The task => From the material below, pull each line containing the string "November".

Working data =>
____

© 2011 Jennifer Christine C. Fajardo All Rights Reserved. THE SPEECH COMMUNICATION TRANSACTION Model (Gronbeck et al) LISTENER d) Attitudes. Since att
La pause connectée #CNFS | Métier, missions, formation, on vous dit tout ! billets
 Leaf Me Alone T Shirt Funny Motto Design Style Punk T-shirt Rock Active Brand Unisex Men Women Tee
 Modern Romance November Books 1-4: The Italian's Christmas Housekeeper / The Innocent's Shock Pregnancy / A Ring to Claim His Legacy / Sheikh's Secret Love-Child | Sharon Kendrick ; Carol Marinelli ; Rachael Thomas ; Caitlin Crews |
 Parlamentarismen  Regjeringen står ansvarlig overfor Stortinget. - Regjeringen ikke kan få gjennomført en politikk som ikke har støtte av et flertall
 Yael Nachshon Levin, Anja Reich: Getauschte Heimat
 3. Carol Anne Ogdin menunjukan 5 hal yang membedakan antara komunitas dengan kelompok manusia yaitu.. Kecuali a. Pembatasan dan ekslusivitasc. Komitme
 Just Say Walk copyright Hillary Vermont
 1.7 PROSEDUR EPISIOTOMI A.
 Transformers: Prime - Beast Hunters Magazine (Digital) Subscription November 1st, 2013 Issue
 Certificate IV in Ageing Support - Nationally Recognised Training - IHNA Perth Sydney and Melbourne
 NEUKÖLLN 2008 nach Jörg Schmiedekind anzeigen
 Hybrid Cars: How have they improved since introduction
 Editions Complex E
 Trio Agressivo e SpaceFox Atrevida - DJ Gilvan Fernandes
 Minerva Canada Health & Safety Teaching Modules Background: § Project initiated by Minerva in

____

Result =>
 Modern Romance November Books 1-4: The Italian's Christmas Housekeeper / The Innocent's Shock Pregnancy / A Ring to Claim His Legacy / Sheikh's Secret Love-Child | Sharon Kendrick ; Carol Marinelli ; Rachael Thomas ; Caitlin Crews |
 Transformers: Prime - Beast Hunters Magazine (Digital) Subscription November 1st, 2013 Issue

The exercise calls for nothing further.